You can find further details of each potential vuln in https://0xn3va.gitbook.io/cheat-sheets/container/escaping/sensitive-mounts.

procfs Vulnerabilities

/proc/sys

This directory permits access to modify kernel variables, usually via sysctl(2), and contains several subdirectories of concern:

/proc/sys/kernel/core_pattern

  • Described in core(5).

  • Allows defining a program to execute on core-file generation with the first 128 bytes as arguments. This can lead to code execution if the file begins with a pipe |.

  • Testing and Exploitation Example:

    [ -w /proc/sys/kernel/core_pattern ] && echo Yes # Test write access
    cd /proc/sys/kernel
    echo "|$overlay/shell.sh" > core_pattern # Set custom handler
    sleep 5 && ./crash & # Trigger handler
    

/proc/sys/kernel/modprobe

  • Detailed in proc(5).

  • Contains the path to the kernel module loader, invoked for loading kernel modules.

  • Checking Access Example:

    ls -l $(cat /proc/sys/kernel/modprobe) # Check access to modprobe
    

/proc/sys/vm/panic_on_oom

  • Referenced in proc(5).
  • A global flag that controls whether the kernel panics or invokes the OOM killer when an OOM condition occurs.

/proc/sys/fs

  • As per proc(5), contains options and information about the file system.

***

Revise the procfs notes, beginning at "ls -l $(cat" and stopping after "the file system.", and write that span out with "global flag" changed to "system-wide flag".

(Data provided)
***

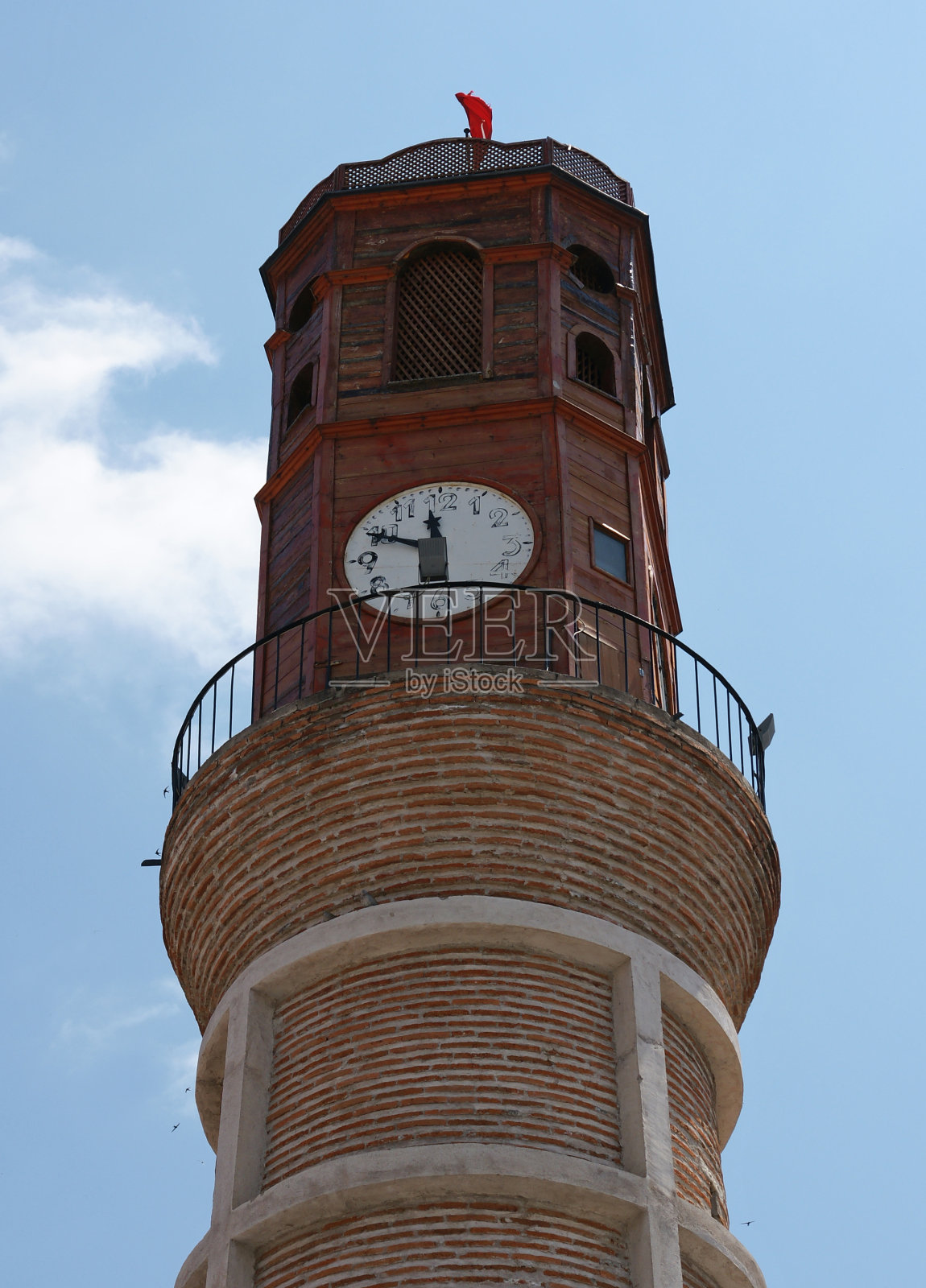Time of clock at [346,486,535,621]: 11:49
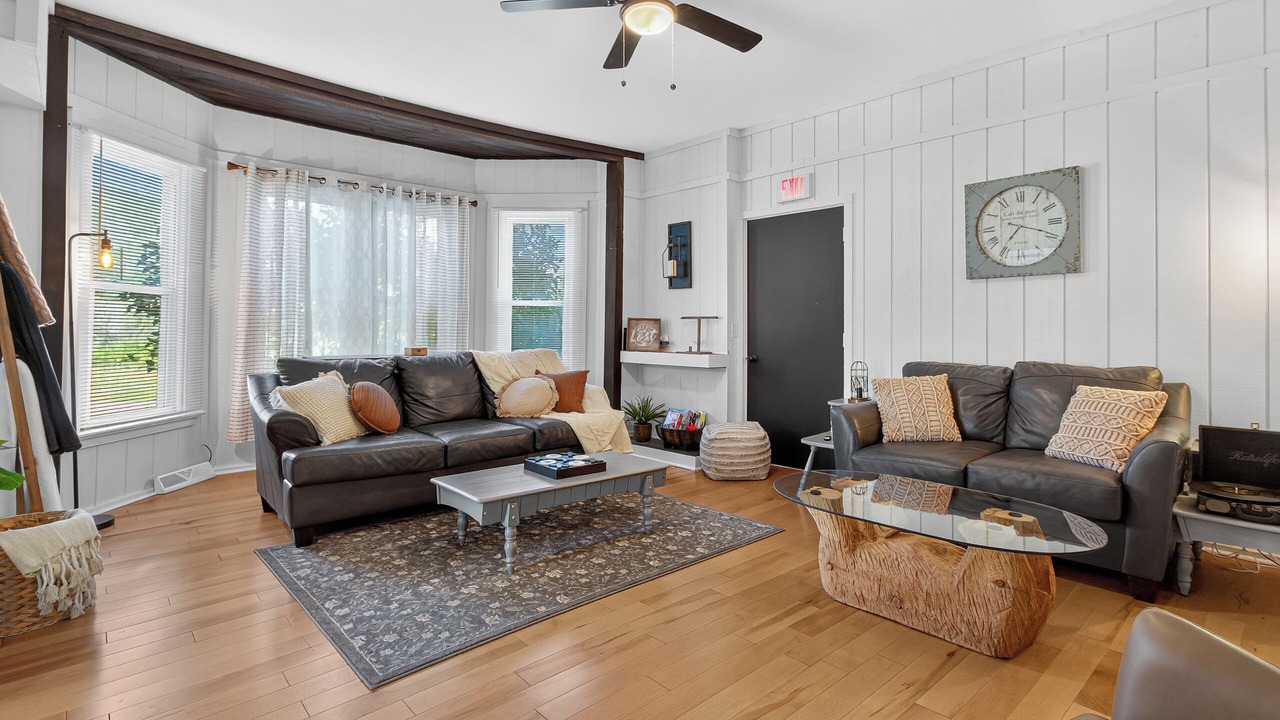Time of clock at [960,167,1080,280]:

***

(The output)
ls -l $(cat /proc/sys/kernel/modprobe) # Check access to modprobe
    

/proc/sys/vm/panic_on_oom

  • Referenced in proc(5).
  • A system-wide flag that controls whether the kernel panics or invokes the OOM killer when an OOM condition occurs.

/proc/sys/fs

  • As per proc(5), contains options and information about the file system.